GOAL - Extend the reflection on reading Charles Spurgeon, beginning immediately after its final sentence.

Spurgeon near the end of his life.

Spurgeon near the end of his life. (Photo credit: Wikipedia)

Lately, I’ve been doing some reading of Charles Spurgeon. Actually, I’m currently spending most of every day working at Olive Tree Bible Software on a long-term project that requires reading a devotional by Spurgeon. Once I finish the devotional, I will then proceed to read his other books and sermons. This may take a while.

For those who don’t know, because I certainly didn’t, Spurgeon was a preacher from nineteenth-century England, whose printed works and collected sermons are expansive to say the least. He started preaching in a church at just 20 years old and grew so popular that he later spoke to congregations of thousands at a time. becoming known as the “Prince of Preachers.”

Perhaps his vast popularity had to do with his talent for creating perfectly suited metaphors and allegories to explain or emphasize his points. His writing is understandably powerful and moving if you can get past the archaic language of “thee”s and “thou”s.

English: From Spurgeon's Sermons Fifth Series;...

Spurgeon preaching at Surrey Music Hall, Kennington, 1858. (Photo credit: Wikipedia)

Even more impressive than his eloquent writing is his pure ability to take any verse of the Bible and connect it to the central themes of Christ, the Gospel, and our salvation.On October 6 in the devotional, for instance, Spurgeon writes on Numbers 12:1, where it says, “Miriam and Aaron began to talk against Moses because of his Cushite wife, for he had married a Cushite.” Most people would take this verse at face value and simply understand that Moses’ sister and brother-in-law had issues accepting their sister-in-law. But Spurgeon goes further. He uses this verse as a parable of how, greater than Moses irrationally marrying a woman outside of his own people and disapproved by his family, the Lord chooses to love us, even us undeserving and worthless people. Spurgeon explains:

“Knowing as we do our secret guiltiness, unfaithfulness, and black-heartedness, we are dissolved in grateful admiration of the matchless freeness and sovereignty of grace. Jesus must have found the cause of His love in His own heart, He could not have found it in us, for it is not there.”

He seems to have a special affinity in the devotional for taking passages from Song of Solomon. He always sees the betrothed, bride, or wife as we individual Christians and the Church; meanwhile, her lover or husband represents Christ. This is one interpretation of Song of Solomon’s deeper symbolism, however, other interpretations read the book as merely a collection of poetry about either one couple through their relationship’s stages or else reflections from several different couples in love. Whatever the original intent of the book or its ultimate meaning, Spurgeon shows how even the passionate refrains of the longing bride may be applied to our own relationships with God.

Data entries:
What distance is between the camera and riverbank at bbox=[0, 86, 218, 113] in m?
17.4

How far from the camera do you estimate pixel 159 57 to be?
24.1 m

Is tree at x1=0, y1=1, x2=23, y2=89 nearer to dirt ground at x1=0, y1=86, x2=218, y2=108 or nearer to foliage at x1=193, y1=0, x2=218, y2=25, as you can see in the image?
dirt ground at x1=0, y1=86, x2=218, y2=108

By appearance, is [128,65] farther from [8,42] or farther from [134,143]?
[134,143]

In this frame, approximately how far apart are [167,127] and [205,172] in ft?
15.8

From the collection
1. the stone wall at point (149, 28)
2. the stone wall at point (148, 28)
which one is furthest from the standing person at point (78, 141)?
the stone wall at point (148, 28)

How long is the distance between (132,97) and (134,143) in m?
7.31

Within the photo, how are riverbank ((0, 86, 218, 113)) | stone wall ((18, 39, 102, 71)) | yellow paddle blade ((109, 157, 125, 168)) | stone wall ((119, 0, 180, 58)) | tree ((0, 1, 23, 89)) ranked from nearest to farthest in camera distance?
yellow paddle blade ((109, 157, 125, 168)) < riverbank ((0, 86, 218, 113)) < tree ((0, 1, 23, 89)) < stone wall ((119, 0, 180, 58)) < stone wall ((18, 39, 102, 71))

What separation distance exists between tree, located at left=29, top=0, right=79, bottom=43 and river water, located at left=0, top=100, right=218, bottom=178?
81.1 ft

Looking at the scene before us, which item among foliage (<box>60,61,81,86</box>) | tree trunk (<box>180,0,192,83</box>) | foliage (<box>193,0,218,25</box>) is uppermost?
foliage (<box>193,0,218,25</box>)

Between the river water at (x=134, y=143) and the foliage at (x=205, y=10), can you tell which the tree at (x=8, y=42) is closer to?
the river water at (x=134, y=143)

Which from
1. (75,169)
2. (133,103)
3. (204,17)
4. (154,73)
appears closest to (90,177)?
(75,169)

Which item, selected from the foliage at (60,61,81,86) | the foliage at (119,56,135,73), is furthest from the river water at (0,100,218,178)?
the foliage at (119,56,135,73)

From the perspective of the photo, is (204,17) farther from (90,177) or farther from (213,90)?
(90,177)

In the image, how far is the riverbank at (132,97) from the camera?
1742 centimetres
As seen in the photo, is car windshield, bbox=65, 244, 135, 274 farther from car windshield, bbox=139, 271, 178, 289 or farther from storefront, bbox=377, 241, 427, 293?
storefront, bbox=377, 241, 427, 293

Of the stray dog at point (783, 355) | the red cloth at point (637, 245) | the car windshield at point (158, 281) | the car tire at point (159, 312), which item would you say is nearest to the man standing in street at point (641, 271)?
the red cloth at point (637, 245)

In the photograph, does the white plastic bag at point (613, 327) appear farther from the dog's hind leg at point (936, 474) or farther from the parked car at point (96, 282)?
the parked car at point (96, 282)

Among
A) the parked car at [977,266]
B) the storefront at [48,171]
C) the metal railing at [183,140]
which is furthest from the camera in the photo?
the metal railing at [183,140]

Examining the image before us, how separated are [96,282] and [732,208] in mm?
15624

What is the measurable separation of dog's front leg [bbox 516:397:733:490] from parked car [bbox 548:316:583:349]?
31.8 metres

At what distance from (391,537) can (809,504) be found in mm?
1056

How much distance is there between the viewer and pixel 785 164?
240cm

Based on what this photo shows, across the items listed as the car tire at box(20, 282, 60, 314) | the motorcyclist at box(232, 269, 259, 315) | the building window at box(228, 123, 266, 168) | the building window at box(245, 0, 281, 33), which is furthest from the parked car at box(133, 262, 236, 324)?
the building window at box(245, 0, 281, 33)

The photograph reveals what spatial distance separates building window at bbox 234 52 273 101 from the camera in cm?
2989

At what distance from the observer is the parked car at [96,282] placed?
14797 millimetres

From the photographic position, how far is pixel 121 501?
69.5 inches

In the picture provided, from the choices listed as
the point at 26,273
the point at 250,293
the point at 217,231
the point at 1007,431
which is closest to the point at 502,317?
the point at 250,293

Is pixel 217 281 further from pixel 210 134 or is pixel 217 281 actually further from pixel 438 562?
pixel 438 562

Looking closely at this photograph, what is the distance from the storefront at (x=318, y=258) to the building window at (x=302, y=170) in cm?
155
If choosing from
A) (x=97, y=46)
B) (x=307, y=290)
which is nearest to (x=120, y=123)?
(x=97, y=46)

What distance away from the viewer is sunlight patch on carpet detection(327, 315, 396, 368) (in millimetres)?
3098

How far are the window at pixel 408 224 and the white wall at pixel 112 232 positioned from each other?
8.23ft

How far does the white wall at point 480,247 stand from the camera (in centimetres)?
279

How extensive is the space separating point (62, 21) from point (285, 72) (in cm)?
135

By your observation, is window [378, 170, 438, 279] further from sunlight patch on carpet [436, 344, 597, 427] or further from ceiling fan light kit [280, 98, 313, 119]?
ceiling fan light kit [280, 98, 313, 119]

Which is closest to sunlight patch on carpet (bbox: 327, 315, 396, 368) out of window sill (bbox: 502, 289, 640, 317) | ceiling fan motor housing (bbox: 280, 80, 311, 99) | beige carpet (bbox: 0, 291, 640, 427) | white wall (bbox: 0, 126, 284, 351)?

RESULT FOR THIS TASK -
Spurgeon’s interpretations can be much more problematic and debatable, though, when he bases an argument on a verse obviously out of context. On October 19, he addresses 1 Corinthians 3:1, which reads, “Brothers and sisters, I could not address you as people who live by the Spirit, but as people who are still worldly–mere infants in Christ.” As you continue to read the passage, it is clear that being an infant in Christ means to still remain worldly, jealous and arguing with other Christians. Paul does not speak kindly of baby Christians, but Spurgeon hangs onto that phrase, “babes in Christ,” and encourages those weak in faith to “cheer up” because they are equal in grace to “full-grown” Christians. He says if he were poor in faith, he should still “rejoice in the Lord and glory in the God of my salvation.”

Now, I agree that young Christians are as justified as any other child of God, but this was not Paul’s point. This particular verse is the introduction to a scolding of such infants. Instead of merely rejoicing that they are saved, they should continue to grow in faith and leave behind their worldly baby binkies. But I cannot criticize Spurgeon too much, because the truth is I often do the same. I want to make a point, or perhaps find the perfect verse describing my mood to post on my Facebook wall, so I look up something that sounds good and ignore the surrounding context.

Admit it; you do the same. And if you happen to read the whole passage of your chosen verse, you feel disappointed when you realize you can’t fit that verse into your box. It doesn’t actually mean what you first thought. It doesn’t prove your argument for or against predestination. It doesn’t say anything like your feelings towards your opponents or enemies. In fact, it might mean just the opposite of what you want it to confirm.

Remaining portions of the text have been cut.